Selain itu, antara suami dan istri  yang berasal dari latar belakang sosial yang berbeda akan rentan terhadap tindak KDRT, hal ini dikarenakan tidak adanya satu visi normatif dalam menjalankan dan membina sebuah rumah tangga.

C. Pandangan Islam Terhadap KDRT

Islam adalah agama yang menjunjung tinggi nilai-nilai kemanusiaan, keadilan dan egalitarian. Seluruh ajarannya penuh dengan kemuliaan untuk membebaskan manusia dari penindasan dan kebiadaban. 

Islam adalah agama yang sangat anti terhadap kekerasan baik individu maupun kelompok.

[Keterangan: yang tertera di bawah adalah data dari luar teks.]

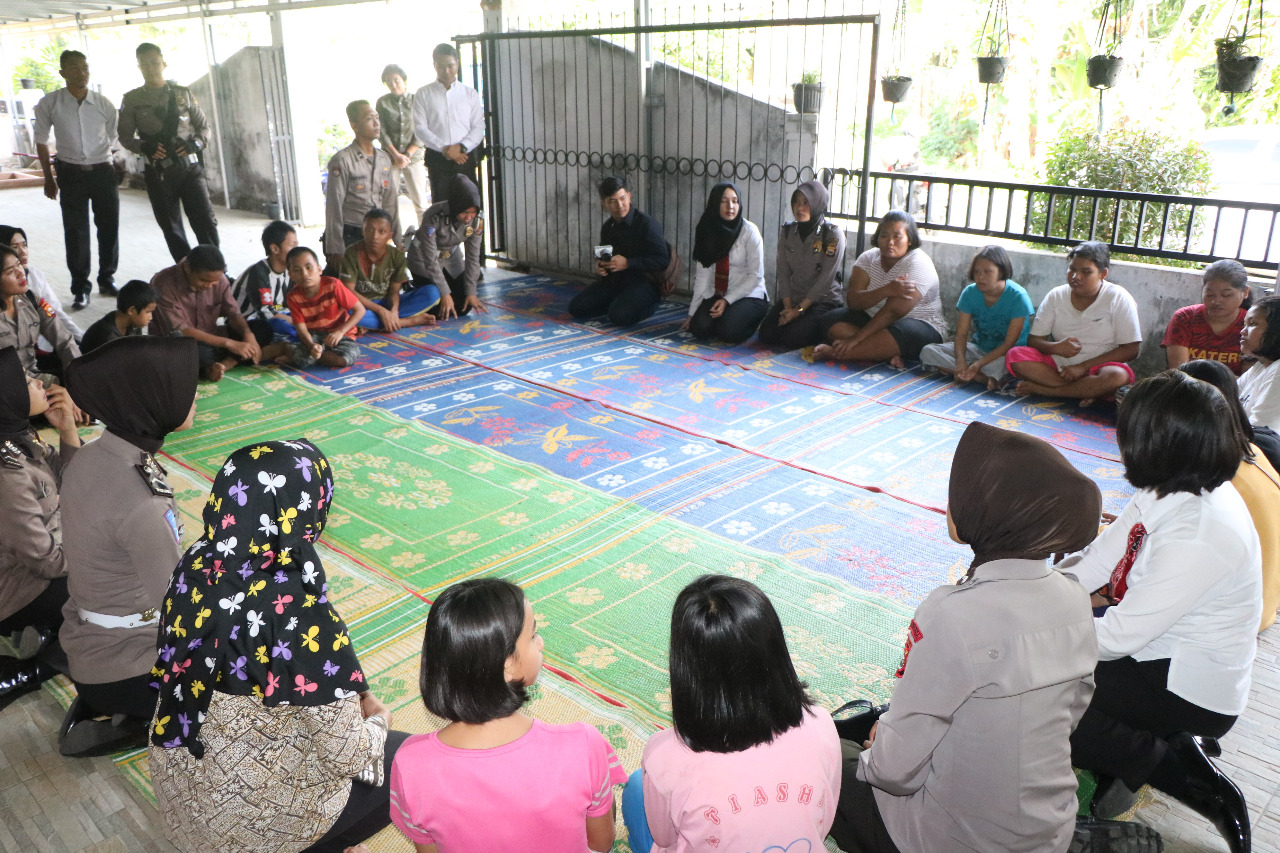 Anniversary Ke-3, DTN Polda Bengkulu Gelar Bakti Sosial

Dengan demikian jika sebuah rumah tangga diwarnai dengan tindak kekerasan, itu bukanlah bagian dari ajaran Islam.

1. Menurut Al-Qur'an

Allah Subhanahu Wa Ta'ala berfirman:

اَلرِّجَا لُ قَوَّا مُوْنَ عَلَى النِّسَآءِ بِمَا فَضَّلَ اللّٰهُ بَعْضَهُمْ عَلٰى بَعْضٍ وَّبِمَاۤ اَنْفَقُوْا مِنْ اَمْوَا لِهِمْ ۗ فَا لصّٰلِحٰتُ قٰنِتٰتٌ حٰفِظٰتٌ لِّلْغَيْبِ بِمَا حَفِظَ اللّٰهُ ۗ وَا لّٰتِيْ تَخَا فُوْنَ نُشُوْزَهُنَّ فَعِظُوْهُنَّ وَاهْجُرُوْهُنَّ فِى الْمَضَا جِعِ وَا ضْرِبُوْهُنَّ ۚ فَاِ نْ اَطَعْنَكُمْ فَلَا تَبْغُوْا عَلَيْهِنَّ سَبِيْلًا ۗ اِنَّ اللّٰهَ كَا نَ عَلِيًّا كَبِيْرًا

"Laki-laki (suami) itu pelindung bagi perempuan (istri), karena Allah telah melebihkan sebagian mereka (laki-laki) atas sebagian yang lain (perempuan), dan karena mereka (laki-laki) telah memberikan nafkah dari hartanya. Maka perempuan-perempuan yang saleh, adalah mereka yang taat (kepada Allah) dan menjaga diri ketika (suaminya) tidak ada, karena Allah telah menjaga (mereka). Perempuan-perempuan yang kamu khawatirkan akan nusyuz, hendaklah kamu beri nasihat kepada mereka, tinggalkanlah mereka di tempat tidur (pisah ranjang), dan (kalau perlu) pukullah mereka. Tetapi jika mereka menaatimu, maka janganlah kamu mencari-cari alasan untuk menyusahkannya. Sungguh, Allah Maha Tinggi, Maha Besar."
(QS. An-Nisa' 4: Ayat 34)

Dalam tafsir Ibnu Katsir, ayat di atas diturunkan berkenaan dengan seorang perempuan yang bernama Habibah binti Zaid yang datang kepada Nabi Muhammad SAW untuk mengadukan perlakuan suaminya Sa’ad ibn Abi Rabi’ yang telah memukul dirinya hingga menyebabkan luka. 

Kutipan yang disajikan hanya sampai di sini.